Correlated and anticorrelated gamma-band task networks. A, Spatial distribution of task-related gamma decreases (blue) and increases (red) during visual search, representing a task negative network and a task positive network, respectively. While TNN closely matches DMN and ventral attention network areas, TPN depicts concurrent activations in visual and dorsal attention network areas (data represent a snapshot of gamma power modulation at t = 640 ms as compared to baseline level).
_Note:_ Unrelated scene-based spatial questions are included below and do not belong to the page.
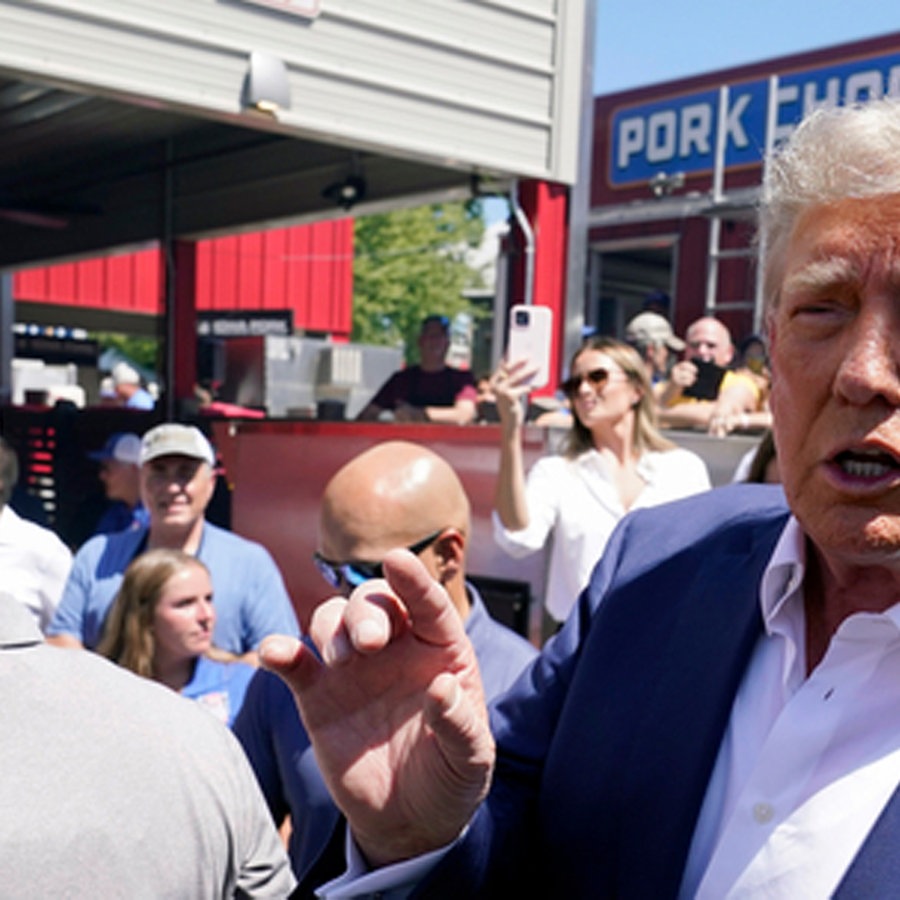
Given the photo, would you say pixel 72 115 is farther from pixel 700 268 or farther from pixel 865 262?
pixel 865 262

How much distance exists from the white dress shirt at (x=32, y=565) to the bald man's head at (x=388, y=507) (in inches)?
74.5

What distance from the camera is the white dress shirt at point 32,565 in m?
3.61

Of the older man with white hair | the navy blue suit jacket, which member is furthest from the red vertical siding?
the older man with white hair

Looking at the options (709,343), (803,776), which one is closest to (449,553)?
(803,776)

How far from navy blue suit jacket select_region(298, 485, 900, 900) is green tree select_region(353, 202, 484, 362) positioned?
92.5 feet

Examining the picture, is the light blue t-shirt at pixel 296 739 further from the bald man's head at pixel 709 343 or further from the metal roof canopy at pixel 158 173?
the metal roof canopy at pixel 158 173

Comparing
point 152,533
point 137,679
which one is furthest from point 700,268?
point 137,679

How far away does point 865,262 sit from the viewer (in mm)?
1047

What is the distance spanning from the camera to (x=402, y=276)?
29969 mm

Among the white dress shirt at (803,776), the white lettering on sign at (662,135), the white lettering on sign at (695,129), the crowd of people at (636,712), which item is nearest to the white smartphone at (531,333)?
the crowd of people at (636,712)

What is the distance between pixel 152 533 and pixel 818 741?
314 centimetres

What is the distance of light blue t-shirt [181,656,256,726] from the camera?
3162 mm

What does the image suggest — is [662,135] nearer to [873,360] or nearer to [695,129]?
[695,129]

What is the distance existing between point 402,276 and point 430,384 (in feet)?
77.1
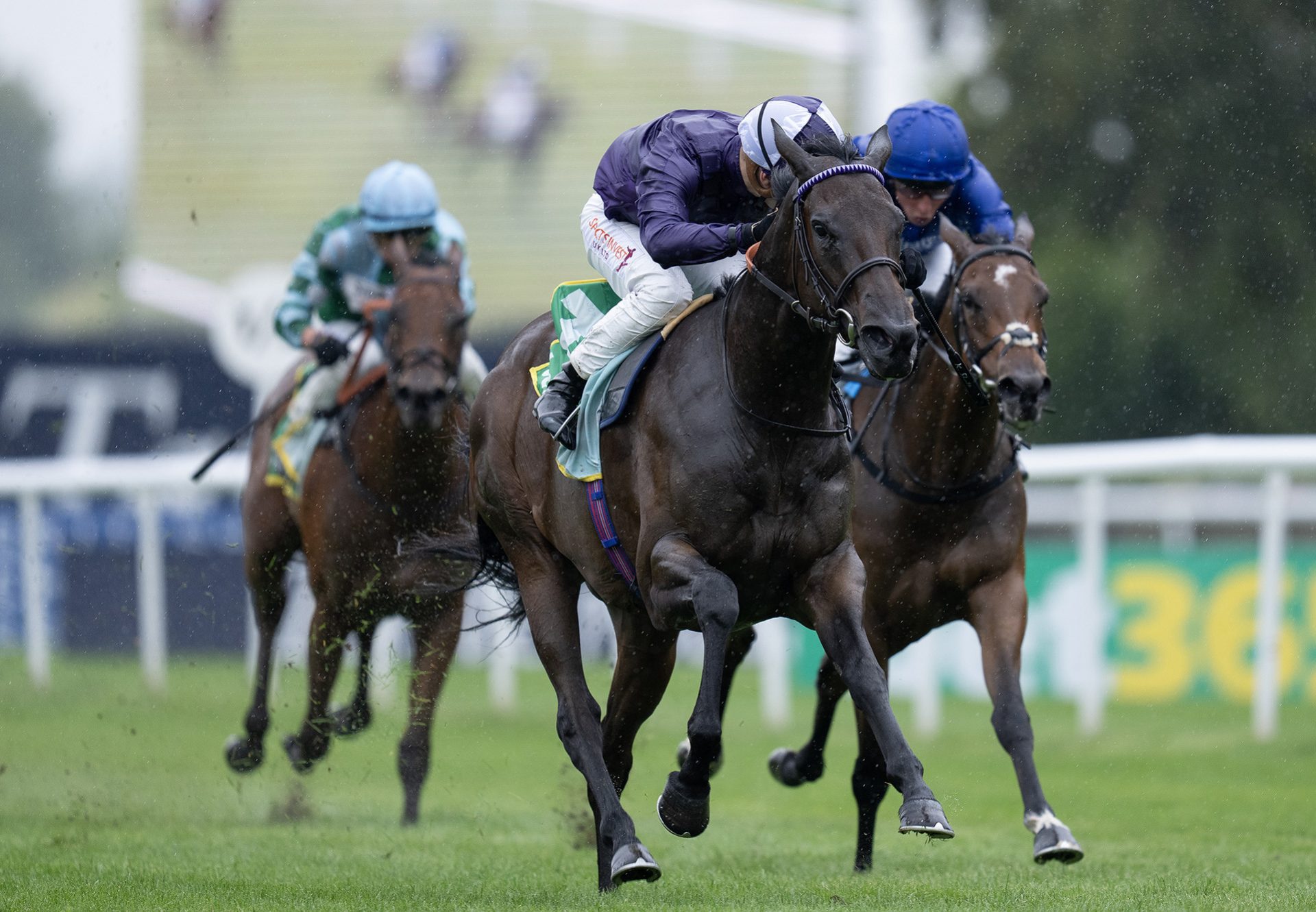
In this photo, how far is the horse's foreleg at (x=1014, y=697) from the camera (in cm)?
460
B, Anticorrelated gamma networks. These measure correlation among TPN-TNN by assessing correlation between single-trial data from all electrodes of TPN ROIs and TNN ROIs. C, Correlated gamma networks. These are the same as in B, but electrode pairs for the correlation analysis were always from the same type of network i.e., TPN-TPN and TNN-TNN correlations (TPN and TNN anatomical regions and electrode details are provided in Table 3).